Wie füttert man junge Kaninchen

Kaninchenbaby

Ein junges Kaninchen braucht die richtige Nahrung, um gesund heranzuwachsen. Neben einem frischen und sauberen Schälchen Wasser brauchen Kaninchen, die erst wenige Wochen alt sind, die richtige Art Futter ihrem Alter entsprechend. Je besser das Futter schon als Kaninchenjunges ist, umso gesünder wird das Tier in seinem späteren Leben sein und umso mehr Jahre kann man seien Gesellschaft genießen.

 

Spezielles Milchpulver für Katzenkinder können Kaninchen auch bekommen. Ein Kaninchenbaby, dass noch kein Fell hat und dessen Augen sich noch nicht geöffnet haben, bekommt etwa alle drei Stunden einen Milliliter warme Babymilch, am besten mit einer Spritze direkt ins Mäulchen gegeben (natürlich ohne Nadel). Wichtig ist, das Kaninchenbaby langsam zu füttern, damit es die Milch nicht in die Lungen bekommt. Ein Kaninchen, dass bereits Fell aber noch geschlossene Augen hat, bekommt zwei Milliliter Milch alle drei Stunden. Das Kaninchenbaby nicht zwingen zu trinken, wenn es nicht mehr möchte.
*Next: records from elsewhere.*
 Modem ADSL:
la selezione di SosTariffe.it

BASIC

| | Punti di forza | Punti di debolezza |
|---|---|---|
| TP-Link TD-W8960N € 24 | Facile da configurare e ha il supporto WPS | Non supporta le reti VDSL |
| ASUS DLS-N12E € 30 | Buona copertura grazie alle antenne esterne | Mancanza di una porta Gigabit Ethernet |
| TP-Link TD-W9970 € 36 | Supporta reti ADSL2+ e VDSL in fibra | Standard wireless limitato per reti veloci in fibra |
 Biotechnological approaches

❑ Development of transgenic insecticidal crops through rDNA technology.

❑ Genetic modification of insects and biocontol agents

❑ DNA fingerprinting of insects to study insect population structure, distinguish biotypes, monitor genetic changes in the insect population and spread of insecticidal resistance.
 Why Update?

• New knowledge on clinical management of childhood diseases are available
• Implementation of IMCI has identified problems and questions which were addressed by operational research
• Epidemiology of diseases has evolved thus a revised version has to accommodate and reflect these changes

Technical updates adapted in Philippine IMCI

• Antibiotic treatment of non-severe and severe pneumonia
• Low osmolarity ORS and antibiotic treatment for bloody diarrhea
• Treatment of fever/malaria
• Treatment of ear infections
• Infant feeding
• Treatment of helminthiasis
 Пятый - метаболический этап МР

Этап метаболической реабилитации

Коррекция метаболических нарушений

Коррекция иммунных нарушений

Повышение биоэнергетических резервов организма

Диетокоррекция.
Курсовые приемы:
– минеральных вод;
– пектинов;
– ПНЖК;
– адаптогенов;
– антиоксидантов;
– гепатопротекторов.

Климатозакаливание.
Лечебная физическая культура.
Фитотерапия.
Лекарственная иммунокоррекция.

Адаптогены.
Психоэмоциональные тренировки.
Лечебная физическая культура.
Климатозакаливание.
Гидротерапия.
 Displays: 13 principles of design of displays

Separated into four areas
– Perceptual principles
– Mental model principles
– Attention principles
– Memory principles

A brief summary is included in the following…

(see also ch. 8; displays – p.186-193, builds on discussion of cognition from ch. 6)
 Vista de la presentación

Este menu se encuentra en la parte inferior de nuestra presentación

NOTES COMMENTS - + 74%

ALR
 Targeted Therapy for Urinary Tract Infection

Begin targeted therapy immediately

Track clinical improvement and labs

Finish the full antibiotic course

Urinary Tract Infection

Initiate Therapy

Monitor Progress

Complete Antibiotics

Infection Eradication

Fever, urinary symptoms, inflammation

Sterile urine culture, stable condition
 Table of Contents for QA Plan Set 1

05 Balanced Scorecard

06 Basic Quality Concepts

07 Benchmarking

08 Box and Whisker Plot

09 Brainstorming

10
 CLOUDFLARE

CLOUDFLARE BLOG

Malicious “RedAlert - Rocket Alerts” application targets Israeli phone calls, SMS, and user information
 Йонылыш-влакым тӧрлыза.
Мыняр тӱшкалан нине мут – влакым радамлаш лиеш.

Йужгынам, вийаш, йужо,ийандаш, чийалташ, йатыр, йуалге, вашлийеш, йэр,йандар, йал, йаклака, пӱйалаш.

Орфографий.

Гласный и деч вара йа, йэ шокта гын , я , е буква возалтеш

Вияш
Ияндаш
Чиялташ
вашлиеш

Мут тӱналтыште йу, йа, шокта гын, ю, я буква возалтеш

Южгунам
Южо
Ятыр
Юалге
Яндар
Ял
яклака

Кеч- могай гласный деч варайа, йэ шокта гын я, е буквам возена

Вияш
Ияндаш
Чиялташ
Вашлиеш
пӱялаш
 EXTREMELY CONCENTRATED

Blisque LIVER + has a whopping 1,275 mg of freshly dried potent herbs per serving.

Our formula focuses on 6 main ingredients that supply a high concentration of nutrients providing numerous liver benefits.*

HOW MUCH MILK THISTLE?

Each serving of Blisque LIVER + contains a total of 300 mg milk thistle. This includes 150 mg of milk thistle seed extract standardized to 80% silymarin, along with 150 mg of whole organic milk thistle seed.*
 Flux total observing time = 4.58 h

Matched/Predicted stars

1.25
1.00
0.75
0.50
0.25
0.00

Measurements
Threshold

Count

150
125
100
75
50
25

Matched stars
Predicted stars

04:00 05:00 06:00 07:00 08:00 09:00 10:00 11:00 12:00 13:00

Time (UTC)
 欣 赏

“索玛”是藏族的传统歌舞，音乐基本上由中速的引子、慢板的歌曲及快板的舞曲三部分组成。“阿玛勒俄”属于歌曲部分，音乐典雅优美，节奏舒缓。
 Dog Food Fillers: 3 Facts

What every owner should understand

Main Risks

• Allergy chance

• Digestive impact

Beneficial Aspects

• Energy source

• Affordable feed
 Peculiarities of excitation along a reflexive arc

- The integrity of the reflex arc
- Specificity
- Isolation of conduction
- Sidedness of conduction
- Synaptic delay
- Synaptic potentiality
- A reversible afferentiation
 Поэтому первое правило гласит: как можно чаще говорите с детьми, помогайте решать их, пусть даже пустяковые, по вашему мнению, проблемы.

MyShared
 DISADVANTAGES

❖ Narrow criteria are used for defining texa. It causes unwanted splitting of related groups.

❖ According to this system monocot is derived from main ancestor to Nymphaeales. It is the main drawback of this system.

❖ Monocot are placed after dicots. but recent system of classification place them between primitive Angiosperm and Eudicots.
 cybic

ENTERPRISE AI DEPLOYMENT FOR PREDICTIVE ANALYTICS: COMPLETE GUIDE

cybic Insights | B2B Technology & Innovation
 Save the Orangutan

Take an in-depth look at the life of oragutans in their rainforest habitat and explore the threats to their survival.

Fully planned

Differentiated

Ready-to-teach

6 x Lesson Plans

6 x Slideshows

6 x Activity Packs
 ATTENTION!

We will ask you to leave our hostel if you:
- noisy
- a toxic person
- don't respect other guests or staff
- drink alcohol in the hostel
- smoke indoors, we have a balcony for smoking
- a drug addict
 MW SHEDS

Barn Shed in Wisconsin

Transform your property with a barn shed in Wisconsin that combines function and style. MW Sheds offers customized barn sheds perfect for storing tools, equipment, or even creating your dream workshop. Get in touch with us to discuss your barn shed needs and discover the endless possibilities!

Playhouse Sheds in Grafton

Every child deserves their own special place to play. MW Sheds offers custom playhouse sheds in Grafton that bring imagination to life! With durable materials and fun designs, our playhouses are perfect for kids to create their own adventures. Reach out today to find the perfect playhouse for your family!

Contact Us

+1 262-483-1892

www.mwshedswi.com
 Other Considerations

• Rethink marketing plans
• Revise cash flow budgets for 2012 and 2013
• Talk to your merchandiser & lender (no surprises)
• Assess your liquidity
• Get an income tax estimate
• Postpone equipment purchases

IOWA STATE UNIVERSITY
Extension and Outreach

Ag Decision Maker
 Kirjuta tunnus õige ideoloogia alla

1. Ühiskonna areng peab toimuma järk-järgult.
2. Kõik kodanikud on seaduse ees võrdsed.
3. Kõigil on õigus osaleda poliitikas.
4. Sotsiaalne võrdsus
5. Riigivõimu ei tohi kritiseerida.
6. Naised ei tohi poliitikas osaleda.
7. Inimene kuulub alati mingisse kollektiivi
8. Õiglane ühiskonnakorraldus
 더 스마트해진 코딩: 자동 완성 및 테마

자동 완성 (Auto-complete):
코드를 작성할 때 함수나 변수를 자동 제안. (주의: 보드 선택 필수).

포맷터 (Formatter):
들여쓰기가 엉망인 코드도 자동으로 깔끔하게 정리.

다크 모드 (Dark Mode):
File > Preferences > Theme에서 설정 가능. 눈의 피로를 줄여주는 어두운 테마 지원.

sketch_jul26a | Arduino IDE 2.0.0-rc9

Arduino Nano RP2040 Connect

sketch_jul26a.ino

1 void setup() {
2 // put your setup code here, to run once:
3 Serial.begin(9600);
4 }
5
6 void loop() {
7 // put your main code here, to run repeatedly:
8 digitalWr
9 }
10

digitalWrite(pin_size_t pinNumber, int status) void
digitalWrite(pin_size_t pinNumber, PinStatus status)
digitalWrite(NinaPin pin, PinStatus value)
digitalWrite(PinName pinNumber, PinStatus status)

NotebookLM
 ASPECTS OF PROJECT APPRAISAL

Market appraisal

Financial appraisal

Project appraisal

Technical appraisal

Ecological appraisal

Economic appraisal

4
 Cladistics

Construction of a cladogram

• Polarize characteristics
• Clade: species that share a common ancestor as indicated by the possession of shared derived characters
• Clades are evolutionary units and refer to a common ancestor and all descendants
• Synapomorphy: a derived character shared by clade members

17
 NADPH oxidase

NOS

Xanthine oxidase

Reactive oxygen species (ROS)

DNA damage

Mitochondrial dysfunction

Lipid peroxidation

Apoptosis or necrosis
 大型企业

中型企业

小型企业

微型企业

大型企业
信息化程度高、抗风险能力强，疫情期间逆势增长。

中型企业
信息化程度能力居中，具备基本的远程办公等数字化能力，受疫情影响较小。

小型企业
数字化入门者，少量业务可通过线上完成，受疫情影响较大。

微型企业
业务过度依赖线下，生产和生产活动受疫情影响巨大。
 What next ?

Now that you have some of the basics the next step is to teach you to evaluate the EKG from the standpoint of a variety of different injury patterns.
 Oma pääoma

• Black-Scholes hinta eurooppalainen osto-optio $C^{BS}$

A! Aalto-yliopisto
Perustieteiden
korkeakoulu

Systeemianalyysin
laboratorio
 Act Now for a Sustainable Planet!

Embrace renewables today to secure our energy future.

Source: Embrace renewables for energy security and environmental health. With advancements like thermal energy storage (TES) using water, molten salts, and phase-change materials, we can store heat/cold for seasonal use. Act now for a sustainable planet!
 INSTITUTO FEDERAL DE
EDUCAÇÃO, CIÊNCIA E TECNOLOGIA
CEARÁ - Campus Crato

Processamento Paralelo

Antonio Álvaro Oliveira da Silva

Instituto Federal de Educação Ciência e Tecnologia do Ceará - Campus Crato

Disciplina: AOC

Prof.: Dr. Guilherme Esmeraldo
Viele Kaninchenbabys sterben durch Überfütterung.

Heu ist lebenswichtig für Kaninchen, auch schon sehr junge Tiere. Die im Heu enthaltenen Ballaststoffe sorgen für gute Verdauung. Kaninchen sind sehr empfindlich für Darmprobleme, die leider sehr häufig tödlich enden. Der Käfig des Kaninchens kann ruhig mit Heu gefüllt werden, denn die Kaninchen verstecken sich gern in Heuhöhlen und fressen nur soviel Heu, wie sie brauchen. Kaninchen mögen gern den Geschmack von Luzerne und Kleeheu, die jedoch sehr viel Protein enthalten. Sicherer ist gewöhnliches Wiesengras oder Süßgras. Auch Hafer- oder Weizenstroh ist gut für Kaninchen. Immer darauf achten, dass das Kaninchen genügend frisches Heu zur Verfügung hat.

Fertiges Kaninchenfutter enthält die notwendigen Vitamine und Mineralien, die ein Kaninchen zum Leben braucht. Kaninchenbabys sollten stets ein volles Näpfchen mit Kaninchenfutter haben, dass es nach Belieben knabbern kann. Erwachsene Kaninchen brauchen weniger Futter, denn es ist sehr kalorienreich. Ab einem Jahr frisst ein Kaninchen täglich zwischen 1/4 und 1/2 Tasse Trockenfutter.

Frischfutter ist ebenfalls sehr wichtig sowohl für das heranwachsende als auch das ausgewachsene Kaninchen. Ab etwa zwei Monaten können Kaninchenbabys frisches Gemüse bekommen. Zu Beginn sind Kopfsalat und Möhren gut. Ein Stück frisches Obst oder Gemüse in ein sauberes Schälchen legen und jeden Tag wechseln. Wenn das Kaninchenbaby das gereichte Gemüse gut verträgt, kann man neue Sorten ausprobieren. Grünblättrige Gemüsesorten wie Brokkoli, Petersilie, das Grüngemüse von Möhren, Minze und Spinat sind gut für junge Kaninchen. Ideal sind drei verschiedene Sorten Gemüse pro Tag. Bis das Tier mindestens zweieinhalb Kilo wiegt, sollte man kein Obst anbieten, denn die Fruchtsäuren können zu aggressiv für das noch nicht voll entwickelte Verdauungssystem der Kaninchen sein. Dem ausgewachsenen Kaninchen kann man Äpfel und Birnen geben, jedoch nicht zuviel auf einmal, da es sonst Durchfall bekommt.

Auf keinen Fall soll ein Kaninchen stärkehaltige Gemüsesorten wie Kartoffeln, Bohnen, Mais oder Erbsen sowie alles, was gekocht wurde bekommen.

Frisches Wasser sollte immer reichlich vorhanden sein, denn Kaninchen trinken sehr viel Wasser. Die tägliche Menge Trinkwasser sollte etwa das Doppelte an Gewicht sein wie das Futter. Ein Kaninchen, dass 24 Stunden lang nichts trinkt, kann ernsthaft krank werden oder sterben.